弁護士 金井 清吉

 表題の文書は、朝日新聞5月23日の朝刊社会面の記事である。

 何でも厚労省が2020年の平均寿命を市区町村別に調べたところ、川崎市麻生区が男女ともに全国1位で、男性は84.0歳、女性は89.2歳であると報じられた。要因として「住民が指摘するのが、何処に行っても坂道ばかり。足腰が鍛えられて健康な人が多いのかも。」とある。(因みに下位の1位は男女とも大阪市西成区で、男性73.2歳、女性84.9歳である。)

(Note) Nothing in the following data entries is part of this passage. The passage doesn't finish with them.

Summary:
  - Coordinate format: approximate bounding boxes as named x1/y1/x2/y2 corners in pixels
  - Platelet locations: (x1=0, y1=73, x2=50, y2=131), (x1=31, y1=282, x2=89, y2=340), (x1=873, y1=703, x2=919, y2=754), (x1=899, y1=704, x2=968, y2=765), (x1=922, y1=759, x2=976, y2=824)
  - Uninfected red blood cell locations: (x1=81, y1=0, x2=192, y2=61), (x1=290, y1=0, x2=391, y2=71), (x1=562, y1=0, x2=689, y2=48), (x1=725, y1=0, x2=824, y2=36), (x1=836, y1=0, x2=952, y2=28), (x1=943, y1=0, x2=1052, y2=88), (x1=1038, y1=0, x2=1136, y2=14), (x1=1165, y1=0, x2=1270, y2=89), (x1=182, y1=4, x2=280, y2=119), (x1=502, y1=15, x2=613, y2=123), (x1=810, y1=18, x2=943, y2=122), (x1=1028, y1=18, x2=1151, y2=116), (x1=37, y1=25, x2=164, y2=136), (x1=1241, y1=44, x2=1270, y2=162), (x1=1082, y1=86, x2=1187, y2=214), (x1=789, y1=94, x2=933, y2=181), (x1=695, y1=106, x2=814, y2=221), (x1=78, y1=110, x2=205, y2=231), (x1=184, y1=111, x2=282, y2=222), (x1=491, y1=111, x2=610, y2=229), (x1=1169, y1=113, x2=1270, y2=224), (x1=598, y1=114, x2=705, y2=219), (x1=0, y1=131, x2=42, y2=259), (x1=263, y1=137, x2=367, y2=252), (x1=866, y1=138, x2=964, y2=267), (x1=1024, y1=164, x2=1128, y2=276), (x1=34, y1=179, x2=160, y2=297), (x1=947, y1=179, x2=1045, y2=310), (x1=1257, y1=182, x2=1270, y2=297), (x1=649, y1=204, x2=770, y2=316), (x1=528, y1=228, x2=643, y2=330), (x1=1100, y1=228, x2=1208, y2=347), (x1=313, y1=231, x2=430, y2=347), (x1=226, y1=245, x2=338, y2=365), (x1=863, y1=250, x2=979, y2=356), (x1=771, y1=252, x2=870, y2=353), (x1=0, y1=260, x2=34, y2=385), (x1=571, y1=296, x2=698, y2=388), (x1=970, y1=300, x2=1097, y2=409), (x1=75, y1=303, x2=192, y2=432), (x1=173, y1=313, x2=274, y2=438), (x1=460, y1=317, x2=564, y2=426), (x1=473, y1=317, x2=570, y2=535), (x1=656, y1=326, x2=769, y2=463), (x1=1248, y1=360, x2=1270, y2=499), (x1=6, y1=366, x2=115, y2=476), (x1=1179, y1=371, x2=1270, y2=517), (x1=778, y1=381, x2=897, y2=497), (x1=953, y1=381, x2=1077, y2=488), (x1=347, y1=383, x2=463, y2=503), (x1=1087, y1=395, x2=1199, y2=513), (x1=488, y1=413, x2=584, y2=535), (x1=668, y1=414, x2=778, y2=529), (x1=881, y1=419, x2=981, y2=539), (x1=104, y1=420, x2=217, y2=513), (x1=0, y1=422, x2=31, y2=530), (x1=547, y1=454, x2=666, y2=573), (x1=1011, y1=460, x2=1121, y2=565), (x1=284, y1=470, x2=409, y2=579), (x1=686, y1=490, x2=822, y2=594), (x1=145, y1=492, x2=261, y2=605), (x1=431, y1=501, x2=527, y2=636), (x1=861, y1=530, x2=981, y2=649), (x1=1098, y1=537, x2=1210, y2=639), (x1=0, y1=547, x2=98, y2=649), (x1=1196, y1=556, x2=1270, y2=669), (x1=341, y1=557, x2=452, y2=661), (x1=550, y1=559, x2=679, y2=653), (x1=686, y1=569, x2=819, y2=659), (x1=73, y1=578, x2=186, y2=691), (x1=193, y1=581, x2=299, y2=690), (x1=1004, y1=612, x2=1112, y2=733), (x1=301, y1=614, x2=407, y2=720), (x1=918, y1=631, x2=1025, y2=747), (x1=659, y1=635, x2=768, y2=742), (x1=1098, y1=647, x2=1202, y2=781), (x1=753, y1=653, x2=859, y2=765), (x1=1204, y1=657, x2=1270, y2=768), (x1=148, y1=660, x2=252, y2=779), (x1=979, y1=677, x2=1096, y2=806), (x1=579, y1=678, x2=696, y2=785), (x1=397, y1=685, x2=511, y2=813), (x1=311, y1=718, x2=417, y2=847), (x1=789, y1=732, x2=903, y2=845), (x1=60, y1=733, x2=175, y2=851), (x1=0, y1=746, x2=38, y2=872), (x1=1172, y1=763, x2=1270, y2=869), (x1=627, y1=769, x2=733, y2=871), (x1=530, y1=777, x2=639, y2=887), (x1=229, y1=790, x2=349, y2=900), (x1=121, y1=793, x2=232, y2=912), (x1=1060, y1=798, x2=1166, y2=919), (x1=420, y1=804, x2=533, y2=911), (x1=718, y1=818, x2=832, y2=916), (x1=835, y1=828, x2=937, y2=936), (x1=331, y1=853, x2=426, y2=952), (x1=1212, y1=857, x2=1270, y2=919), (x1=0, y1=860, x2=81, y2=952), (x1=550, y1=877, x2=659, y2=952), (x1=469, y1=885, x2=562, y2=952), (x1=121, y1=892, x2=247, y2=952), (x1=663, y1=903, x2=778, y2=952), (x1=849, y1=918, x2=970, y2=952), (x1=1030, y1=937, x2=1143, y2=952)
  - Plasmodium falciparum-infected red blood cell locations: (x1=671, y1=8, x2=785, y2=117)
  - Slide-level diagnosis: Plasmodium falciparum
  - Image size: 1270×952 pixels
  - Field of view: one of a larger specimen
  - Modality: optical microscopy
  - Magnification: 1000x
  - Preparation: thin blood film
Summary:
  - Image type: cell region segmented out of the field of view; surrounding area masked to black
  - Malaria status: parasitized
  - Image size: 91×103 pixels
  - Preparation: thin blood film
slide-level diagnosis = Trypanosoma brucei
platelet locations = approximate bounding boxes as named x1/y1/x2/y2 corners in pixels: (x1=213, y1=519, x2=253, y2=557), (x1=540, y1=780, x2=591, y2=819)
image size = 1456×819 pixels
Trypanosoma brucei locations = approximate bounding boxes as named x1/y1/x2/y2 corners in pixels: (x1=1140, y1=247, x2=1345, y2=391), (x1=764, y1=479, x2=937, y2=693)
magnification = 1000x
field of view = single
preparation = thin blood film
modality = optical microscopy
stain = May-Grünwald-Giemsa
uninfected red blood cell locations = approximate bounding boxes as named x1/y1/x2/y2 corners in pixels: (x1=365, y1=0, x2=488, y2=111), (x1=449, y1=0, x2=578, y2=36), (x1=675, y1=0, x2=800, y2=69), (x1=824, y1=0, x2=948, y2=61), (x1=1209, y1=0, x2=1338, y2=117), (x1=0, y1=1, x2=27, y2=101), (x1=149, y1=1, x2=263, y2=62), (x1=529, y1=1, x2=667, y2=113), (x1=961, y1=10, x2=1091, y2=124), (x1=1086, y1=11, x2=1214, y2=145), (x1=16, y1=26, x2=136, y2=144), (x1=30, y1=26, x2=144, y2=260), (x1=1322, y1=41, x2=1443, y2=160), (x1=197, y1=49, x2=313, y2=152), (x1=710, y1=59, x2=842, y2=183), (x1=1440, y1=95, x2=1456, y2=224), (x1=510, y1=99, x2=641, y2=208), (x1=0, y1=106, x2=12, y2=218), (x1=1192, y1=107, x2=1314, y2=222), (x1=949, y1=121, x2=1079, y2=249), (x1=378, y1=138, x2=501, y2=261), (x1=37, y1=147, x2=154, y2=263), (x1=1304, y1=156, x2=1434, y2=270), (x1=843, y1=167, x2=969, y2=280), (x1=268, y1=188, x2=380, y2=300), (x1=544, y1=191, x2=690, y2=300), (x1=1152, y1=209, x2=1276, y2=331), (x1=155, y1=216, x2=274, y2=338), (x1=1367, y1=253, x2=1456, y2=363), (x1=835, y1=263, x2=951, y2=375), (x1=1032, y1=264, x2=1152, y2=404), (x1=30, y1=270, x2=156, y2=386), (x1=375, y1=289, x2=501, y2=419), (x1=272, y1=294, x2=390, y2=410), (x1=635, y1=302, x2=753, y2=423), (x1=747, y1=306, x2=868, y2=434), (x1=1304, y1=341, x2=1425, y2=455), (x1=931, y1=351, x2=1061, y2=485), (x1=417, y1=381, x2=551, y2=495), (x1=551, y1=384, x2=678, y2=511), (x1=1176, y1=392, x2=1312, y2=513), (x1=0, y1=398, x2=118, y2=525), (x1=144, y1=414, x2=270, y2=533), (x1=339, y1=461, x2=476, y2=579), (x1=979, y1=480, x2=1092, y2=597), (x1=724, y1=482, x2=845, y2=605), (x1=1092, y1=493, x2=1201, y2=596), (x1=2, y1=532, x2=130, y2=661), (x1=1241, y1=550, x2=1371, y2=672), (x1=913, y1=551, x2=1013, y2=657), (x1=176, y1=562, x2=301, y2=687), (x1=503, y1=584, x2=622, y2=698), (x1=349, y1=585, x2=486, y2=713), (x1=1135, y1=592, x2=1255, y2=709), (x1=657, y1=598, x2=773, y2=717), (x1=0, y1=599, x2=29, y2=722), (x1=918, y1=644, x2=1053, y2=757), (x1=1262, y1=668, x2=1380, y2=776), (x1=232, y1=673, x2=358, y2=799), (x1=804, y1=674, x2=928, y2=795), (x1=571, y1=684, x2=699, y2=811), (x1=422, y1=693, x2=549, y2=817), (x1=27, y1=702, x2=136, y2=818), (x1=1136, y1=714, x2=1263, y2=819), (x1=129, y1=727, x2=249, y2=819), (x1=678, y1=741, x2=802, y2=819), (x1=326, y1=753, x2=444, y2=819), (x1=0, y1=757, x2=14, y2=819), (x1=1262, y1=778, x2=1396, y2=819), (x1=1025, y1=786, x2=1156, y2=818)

 麻生区は小田急線の「新百合ヶ丘駅」を中心とした地域で、一つ先の駅が「柿生」であって、私の電車乗降駅である。私の自宅は町田市であるが、50メートル先は川崎市麻生区である。この辺りは古くは山林田畑が多く、禅寺丸という甘柿の原木が「王禅寺」という古刹に今も残っている。私がこの地に引越して来る直前まで、小学校の分校が残っていたらしい。
 文化面では、作家遠藤周作が狐狸庵を構え、近くには白洲次郎・正子の「武相荘」があり、歌人の馬場あき子氏邸も私の家のすぐ近くである。

 柿生は先の大戦の終末時には、昭和天皇の疎開先の候補地の一つだった。今は春には柿生川堤にある桜並木が目を楽しませる。私は毎日駅までの坂道の上り下りを繰り返しており、おかげで今歩くことに支障はない。